Document extract:
● ● ● ●

High Tor is a soundtrack album featuring Bing Crosby, Julie Andrews and Everett Sloane. It was primarily taken from the soundtrack of the Ford Star Jubilee TV film aired on March 10, 1956 by CBS. A musical adaptation of Maxwell Anderson’s play of the same name, the soundtrack album was released in 1956 by Decca Records, (catalogue number, DL 8272) and the album was later issued on CD by Stage Door Records in 2017 (catalogue No. STAGE 2420).

Julie Andrews' songs from the film were included on the Sepia Records CD "Once Upon a Time"  (Sepia 1103) released in 2007.

● ● ● ●

Tasks and exercises:
[A] Say whether each statement agrees with the High Tor passage, answering yes or no and quoting the deciding words: (i) Decca Records released the soundtrack album in 1956. (ii) The TV film was aired by NBC. (iii) Stage Door Records issued the album on CD in 2007.
[B] Print the High Tor passage between "High Tor is" and "No. STAGE 2420).", inclusive.

Collected material:
● ● ● ●

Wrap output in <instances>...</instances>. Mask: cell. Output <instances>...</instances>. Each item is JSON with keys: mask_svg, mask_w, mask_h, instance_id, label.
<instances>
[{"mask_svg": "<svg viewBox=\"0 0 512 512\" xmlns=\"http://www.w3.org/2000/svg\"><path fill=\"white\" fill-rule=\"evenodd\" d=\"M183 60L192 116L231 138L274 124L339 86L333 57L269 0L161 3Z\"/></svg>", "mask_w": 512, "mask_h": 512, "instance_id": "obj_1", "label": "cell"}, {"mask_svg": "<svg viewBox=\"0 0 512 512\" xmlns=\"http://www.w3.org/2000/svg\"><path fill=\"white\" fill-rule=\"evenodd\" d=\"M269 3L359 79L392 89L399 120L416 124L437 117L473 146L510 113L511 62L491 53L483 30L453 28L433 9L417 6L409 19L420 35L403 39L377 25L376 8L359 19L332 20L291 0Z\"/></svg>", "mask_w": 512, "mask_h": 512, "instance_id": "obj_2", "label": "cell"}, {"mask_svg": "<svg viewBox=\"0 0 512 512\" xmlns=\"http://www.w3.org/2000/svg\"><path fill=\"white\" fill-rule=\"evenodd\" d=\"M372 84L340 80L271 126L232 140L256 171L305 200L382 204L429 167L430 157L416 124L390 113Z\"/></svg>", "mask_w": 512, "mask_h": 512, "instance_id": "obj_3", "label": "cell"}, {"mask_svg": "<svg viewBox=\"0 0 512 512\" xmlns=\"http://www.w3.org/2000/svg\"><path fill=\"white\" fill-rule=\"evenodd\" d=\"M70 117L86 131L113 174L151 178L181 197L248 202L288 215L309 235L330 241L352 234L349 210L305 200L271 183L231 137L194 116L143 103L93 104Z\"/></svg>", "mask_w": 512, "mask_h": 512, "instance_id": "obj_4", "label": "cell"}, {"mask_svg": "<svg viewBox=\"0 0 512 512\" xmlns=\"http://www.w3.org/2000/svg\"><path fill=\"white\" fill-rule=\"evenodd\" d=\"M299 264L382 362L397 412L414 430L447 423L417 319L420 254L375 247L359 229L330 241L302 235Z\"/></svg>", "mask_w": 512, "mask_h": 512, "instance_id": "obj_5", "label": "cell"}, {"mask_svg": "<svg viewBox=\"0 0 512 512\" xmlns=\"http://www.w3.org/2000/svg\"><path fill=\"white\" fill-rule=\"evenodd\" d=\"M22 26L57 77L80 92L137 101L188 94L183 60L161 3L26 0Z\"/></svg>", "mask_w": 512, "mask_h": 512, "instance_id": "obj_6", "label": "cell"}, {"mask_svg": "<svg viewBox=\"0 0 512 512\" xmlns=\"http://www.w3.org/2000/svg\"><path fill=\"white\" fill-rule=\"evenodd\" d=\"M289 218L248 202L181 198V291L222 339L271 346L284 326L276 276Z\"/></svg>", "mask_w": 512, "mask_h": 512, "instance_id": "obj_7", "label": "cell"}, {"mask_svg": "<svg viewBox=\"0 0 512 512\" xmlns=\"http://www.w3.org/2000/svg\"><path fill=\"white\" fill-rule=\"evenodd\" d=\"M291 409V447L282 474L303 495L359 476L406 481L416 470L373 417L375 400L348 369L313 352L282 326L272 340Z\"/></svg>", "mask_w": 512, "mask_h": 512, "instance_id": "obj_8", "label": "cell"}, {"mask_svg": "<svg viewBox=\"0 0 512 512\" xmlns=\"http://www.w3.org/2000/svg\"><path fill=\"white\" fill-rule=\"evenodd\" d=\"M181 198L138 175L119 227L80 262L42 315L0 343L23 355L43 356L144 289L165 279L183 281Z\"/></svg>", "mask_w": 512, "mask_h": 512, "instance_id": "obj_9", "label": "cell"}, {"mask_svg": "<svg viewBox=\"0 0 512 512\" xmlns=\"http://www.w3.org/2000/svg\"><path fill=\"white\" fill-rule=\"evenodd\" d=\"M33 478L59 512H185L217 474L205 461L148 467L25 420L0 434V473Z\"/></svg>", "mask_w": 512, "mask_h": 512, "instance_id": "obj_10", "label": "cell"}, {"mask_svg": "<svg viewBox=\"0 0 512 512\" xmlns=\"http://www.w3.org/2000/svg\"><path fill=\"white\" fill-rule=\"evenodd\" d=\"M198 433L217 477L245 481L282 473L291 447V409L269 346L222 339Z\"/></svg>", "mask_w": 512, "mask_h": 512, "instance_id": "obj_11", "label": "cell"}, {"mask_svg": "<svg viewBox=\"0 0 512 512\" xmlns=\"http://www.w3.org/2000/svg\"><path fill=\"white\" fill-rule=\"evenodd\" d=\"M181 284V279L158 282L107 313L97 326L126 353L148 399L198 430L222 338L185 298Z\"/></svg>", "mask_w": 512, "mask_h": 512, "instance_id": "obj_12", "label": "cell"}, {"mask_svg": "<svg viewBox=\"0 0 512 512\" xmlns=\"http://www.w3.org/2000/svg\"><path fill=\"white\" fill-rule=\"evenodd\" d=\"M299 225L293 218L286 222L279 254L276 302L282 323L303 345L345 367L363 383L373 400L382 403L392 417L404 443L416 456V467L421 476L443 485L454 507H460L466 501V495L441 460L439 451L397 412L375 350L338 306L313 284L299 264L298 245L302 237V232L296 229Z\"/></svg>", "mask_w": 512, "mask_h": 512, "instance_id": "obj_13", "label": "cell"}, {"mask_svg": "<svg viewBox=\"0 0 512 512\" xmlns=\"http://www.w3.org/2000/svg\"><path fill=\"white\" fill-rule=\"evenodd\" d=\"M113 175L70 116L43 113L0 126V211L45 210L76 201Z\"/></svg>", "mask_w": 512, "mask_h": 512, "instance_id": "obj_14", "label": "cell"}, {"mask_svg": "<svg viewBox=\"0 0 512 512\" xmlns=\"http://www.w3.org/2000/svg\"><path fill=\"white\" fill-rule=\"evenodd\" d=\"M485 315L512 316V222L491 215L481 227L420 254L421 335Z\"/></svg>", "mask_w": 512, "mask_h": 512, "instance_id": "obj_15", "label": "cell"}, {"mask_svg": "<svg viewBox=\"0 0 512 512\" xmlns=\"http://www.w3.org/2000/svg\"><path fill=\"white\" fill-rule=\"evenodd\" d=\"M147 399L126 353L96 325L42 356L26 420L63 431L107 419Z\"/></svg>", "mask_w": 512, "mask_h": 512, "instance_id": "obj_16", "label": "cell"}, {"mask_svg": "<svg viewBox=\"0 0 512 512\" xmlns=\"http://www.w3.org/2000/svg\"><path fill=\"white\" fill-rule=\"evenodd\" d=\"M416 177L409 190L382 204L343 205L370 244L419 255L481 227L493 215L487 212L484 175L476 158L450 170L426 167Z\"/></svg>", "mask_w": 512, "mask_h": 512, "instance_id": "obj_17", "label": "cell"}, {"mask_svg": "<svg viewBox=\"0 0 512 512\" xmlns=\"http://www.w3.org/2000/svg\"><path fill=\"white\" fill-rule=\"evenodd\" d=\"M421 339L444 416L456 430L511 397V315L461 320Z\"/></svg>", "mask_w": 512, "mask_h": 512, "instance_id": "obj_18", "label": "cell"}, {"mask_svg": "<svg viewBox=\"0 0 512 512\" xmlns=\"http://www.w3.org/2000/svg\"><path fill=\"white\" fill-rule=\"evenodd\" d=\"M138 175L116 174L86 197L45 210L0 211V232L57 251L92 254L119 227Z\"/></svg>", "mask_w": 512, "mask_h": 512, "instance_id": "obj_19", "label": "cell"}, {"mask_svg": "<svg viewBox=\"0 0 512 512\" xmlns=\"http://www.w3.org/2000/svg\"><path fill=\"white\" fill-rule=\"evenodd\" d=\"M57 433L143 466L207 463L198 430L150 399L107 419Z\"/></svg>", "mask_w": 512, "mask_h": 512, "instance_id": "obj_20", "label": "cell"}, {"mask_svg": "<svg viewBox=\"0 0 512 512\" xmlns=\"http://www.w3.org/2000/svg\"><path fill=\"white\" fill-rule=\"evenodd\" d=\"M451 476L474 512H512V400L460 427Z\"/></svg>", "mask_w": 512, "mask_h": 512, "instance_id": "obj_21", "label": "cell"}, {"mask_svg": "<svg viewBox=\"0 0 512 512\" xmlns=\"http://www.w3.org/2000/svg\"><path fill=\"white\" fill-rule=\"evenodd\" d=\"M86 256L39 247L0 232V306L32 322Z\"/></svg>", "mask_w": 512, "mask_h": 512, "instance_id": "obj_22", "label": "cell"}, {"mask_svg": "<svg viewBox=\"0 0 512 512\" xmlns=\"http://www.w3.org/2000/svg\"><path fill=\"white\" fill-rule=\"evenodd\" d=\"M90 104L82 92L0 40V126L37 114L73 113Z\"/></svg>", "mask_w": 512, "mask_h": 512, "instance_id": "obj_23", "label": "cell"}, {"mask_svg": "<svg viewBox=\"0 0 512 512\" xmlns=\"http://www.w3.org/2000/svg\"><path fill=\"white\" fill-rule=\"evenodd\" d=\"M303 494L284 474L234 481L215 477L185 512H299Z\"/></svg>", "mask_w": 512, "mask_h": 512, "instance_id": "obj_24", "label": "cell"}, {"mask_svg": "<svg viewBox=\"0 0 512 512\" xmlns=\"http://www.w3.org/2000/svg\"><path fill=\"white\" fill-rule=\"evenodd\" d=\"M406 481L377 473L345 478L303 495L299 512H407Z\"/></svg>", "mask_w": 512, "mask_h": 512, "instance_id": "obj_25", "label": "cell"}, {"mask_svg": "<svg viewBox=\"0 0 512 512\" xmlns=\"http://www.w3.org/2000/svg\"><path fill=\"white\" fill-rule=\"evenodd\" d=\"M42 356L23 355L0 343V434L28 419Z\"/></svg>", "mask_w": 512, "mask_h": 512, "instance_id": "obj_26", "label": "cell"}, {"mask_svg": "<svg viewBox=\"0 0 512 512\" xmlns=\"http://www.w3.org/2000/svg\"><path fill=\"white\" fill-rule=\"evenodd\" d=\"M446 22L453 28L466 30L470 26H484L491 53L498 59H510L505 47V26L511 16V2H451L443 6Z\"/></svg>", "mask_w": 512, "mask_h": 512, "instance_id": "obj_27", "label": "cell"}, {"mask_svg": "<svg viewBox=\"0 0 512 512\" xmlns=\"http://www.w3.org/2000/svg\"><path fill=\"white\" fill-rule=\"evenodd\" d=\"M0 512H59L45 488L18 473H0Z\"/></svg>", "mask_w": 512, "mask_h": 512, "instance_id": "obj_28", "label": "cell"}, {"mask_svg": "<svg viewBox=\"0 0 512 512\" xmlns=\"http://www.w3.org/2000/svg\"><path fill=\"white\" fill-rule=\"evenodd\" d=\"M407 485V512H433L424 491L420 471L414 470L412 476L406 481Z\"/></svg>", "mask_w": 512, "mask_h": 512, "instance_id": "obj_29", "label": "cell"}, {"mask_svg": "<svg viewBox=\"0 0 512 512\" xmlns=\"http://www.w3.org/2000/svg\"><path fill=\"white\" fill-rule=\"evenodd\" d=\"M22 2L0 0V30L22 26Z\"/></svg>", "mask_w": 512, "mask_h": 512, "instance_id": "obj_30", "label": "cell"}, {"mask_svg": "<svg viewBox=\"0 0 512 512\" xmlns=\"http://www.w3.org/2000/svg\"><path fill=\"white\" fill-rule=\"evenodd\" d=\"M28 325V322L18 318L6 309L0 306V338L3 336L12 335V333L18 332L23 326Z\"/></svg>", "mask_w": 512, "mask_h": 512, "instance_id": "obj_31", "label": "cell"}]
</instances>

● ● ● ●

Exercise results:
[A]
(i) Yes: "the soundtrack album was released in 1956 by Decca Records"
(ii) No: "aired on March 10, 1956 by CBS"
(iii) No: "issued on CD by Stage Door Records in 2017"

[B]
High Tor is a soundtrack album featuring Bing Crosby, Julie Andrews and Everett Sloane. It was primarily taken from the soundtrack of the Ford Star Jubilee TV film aired on March 10, 1956 by CBS. A musical adaptation of Maxwell Anderson’s play of the same name, the soundtrack album was released in 1956 by Decca Records, (catalogue number, DL 8272) and the album was later issued on CD by Stage Door Records in 2017 (catalogue No. STAGE 2420).